LPS-enriched interaction drives spectrum conversion in antimicrobial peptides: Design and optimization of AA16 derivatives for targeting gram-negative bacteria.

The increasing prevalence of antibiotic-resistant Gram-negative bacteria necessitates the development of novel antimicrobial agents with targeted specificity. In this study, we designed and optimized derivatives of the antimicrobial peptide AA16, which truncated from CD14 protein α-helical region, to selectively target Gram-negative bacteria by enhancing lipopolysaccharide (LPS)-enriched interactions, thereby achieving antibacterial spectrum conversion. Starting from the parent peptide AA16 (Ac-AARIPSRILFGALRVL-Amide), we performed strategic amino acid substitutions based on structure-activity relationship analysis. This led to the identification of AA16-10R, a derivative with a specific substitution at position 10, which demonstrated significantly enhanced antibacterial activity against Gram-negative strains such as Escherichia coli and Pseudomonas aeruginosa, while maintaining low hemolytic activity. Mechanistic studies revealed that AA16-10R exhibited a strong binding affinity to LPS (K = 0.15 μM), and its interaction with LPS induced the formation of an α-helical structure. This conformational change facilitated its accumulation on the bacterial outer membrane and disrupted membrane integrity.

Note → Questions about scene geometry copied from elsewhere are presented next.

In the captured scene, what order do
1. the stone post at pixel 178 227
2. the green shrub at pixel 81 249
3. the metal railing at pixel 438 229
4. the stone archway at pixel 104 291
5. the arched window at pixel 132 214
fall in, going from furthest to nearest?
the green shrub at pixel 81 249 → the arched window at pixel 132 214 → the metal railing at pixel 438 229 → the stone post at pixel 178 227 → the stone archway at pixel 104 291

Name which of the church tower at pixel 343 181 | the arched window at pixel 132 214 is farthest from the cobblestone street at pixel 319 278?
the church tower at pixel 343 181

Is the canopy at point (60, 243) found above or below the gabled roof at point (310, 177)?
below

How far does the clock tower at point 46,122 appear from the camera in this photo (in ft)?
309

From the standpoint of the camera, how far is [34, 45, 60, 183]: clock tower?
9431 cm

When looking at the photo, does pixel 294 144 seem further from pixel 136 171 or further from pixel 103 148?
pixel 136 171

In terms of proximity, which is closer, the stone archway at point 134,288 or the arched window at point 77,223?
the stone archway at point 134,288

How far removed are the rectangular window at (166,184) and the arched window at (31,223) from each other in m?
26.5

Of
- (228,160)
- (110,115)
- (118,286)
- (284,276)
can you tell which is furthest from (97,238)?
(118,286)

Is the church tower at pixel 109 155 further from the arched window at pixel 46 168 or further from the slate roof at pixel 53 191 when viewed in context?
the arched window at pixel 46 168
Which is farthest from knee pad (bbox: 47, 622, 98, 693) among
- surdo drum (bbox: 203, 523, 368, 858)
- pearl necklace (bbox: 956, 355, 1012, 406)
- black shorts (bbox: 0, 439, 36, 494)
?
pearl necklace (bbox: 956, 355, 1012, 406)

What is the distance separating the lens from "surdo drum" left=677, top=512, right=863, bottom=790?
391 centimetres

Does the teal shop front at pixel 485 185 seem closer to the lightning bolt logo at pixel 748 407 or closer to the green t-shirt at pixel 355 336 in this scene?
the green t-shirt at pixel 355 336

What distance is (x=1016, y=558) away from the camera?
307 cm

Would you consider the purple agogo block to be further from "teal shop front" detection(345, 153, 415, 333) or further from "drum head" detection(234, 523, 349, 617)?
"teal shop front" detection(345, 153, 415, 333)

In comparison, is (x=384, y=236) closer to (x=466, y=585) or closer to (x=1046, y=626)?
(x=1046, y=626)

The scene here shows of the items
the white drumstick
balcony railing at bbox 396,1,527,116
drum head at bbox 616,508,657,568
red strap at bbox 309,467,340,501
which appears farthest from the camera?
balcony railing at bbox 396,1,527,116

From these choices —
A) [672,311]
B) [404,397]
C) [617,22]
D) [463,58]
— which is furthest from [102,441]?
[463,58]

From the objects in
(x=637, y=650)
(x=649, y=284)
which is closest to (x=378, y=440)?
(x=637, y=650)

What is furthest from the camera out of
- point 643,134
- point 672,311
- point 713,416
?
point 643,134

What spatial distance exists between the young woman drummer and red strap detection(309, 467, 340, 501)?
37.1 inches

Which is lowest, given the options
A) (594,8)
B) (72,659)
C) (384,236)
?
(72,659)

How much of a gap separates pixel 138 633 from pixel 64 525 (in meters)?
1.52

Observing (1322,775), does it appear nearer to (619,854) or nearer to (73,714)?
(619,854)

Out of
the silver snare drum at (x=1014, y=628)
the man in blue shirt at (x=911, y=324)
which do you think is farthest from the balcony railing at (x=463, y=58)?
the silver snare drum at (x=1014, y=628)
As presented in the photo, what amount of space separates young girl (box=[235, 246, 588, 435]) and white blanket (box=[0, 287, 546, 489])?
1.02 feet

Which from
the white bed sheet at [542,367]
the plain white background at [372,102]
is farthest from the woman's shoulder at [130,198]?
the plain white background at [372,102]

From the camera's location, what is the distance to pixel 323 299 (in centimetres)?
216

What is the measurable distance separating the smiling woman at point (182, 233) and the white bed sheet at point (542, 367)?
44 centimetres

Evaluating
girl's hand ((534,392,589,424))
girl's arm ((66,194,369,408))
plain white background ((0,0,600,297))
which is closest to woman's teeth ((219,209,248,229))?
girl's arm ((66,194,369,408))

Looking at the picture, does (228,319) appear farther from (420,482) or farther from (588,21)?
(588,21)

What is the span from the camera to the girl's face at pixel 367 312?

Our innovative approach of exploiting LPS-enriched interactions successfully converted the antimicrobial spectrum of AA16 derivatives from broad-spectrum to Gram-negative-specific. This study highlights a novel strategy for the rational design of antimicrobial peptides based on specific protein-protein interactions, offering a promising avenue for targeted antimicrobial therapy against Gram-negative pathogens.